== Description of the task ==
Copy out the entries exactly, and wherever a picture appears, leave it out.

== Exercise data ==
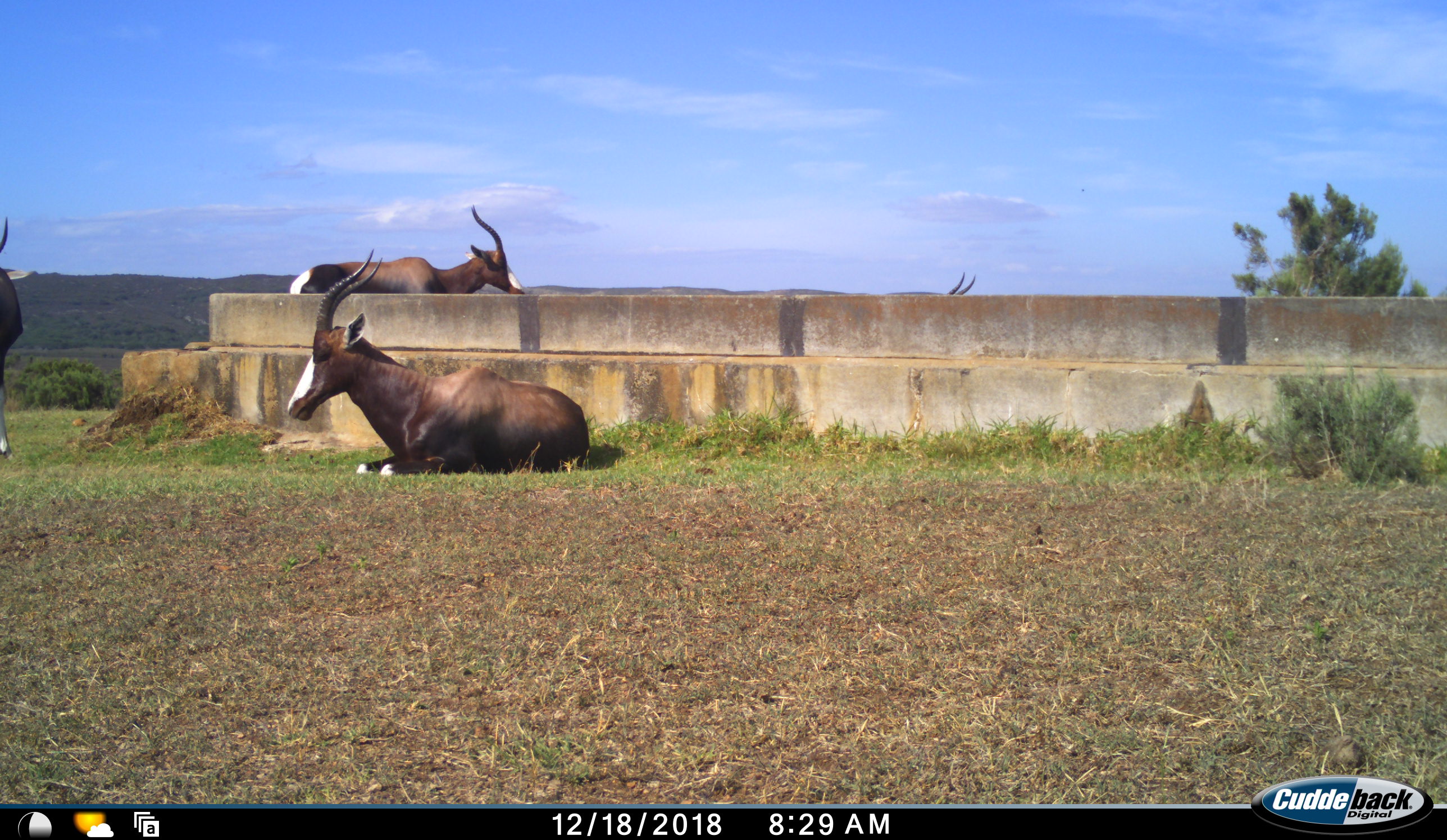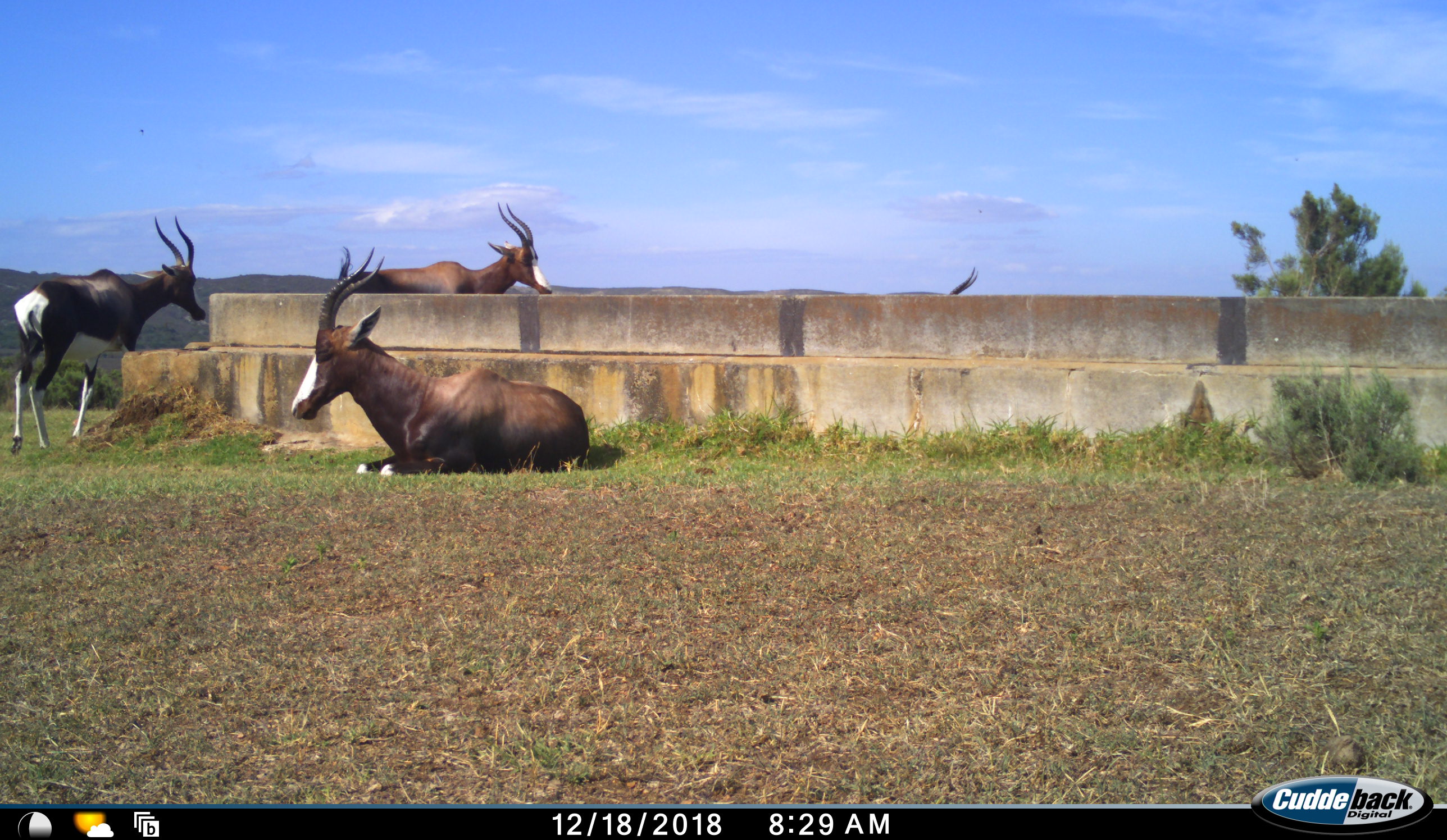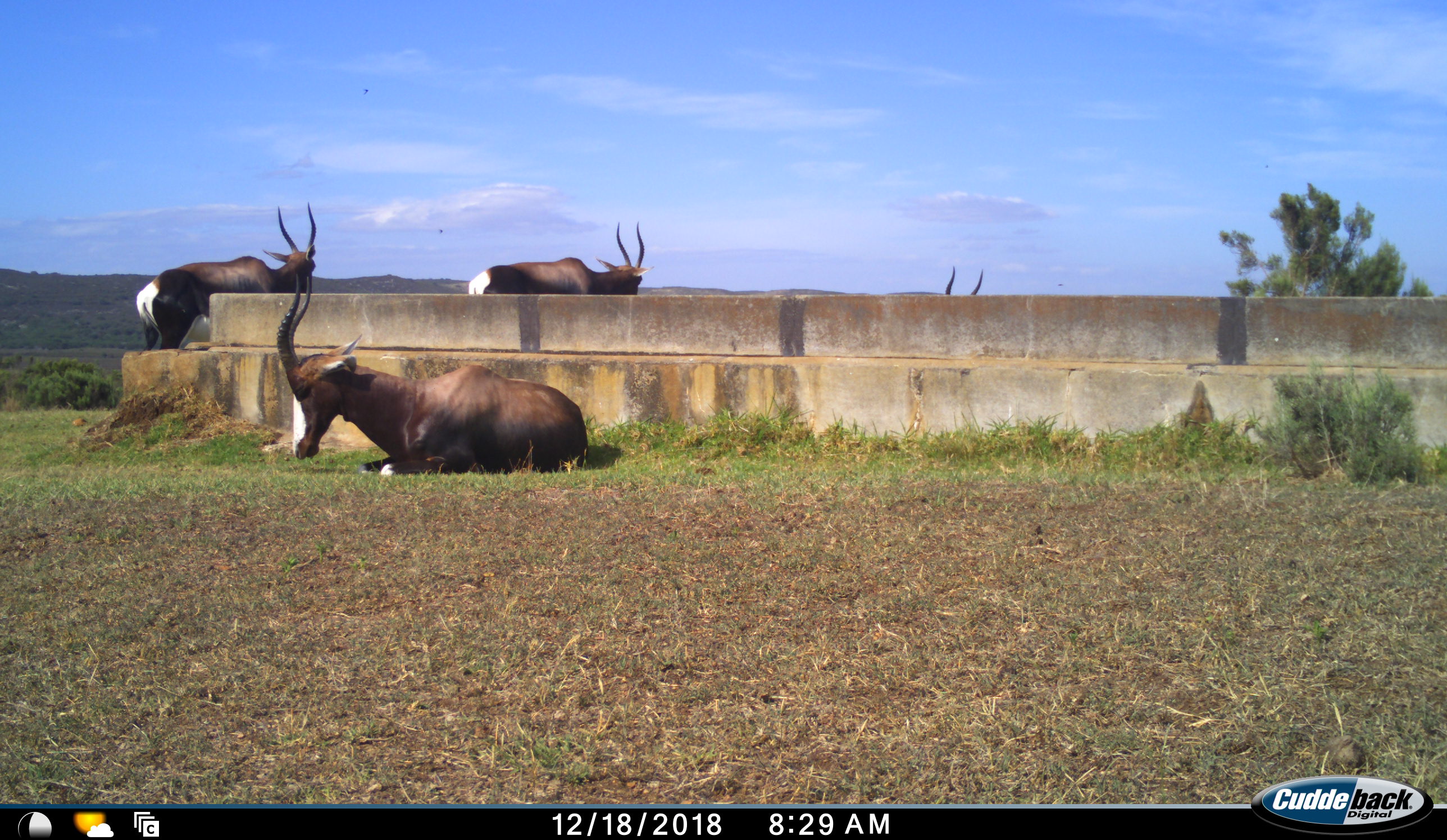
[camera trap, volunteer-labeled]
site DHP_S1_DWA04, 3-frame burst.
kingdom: Animalia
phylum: Chordata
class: Mammalia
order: Artiodactyla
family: Bovidae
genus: Damaliscus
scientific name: Damaliscus pygargus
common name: bontebok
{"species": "bontebok (Damaliscus pygargus)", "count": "4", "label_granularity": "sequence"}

== Completed task ==
[camera trap, volunteer-labeled]
site DHP_S1_DWA04, 3-frame burst.
kingdom: Animalia
phylum: Chordata
class: Mammalia
order: Artiodactyla
family: Bovidae
genus: Damaliscus
scientific name: Damaliscus pygargus
common name: bontebok
{"species": "bontebok (Damaliscus pygargus)", "count": "4", "label_granularity": "sequence"}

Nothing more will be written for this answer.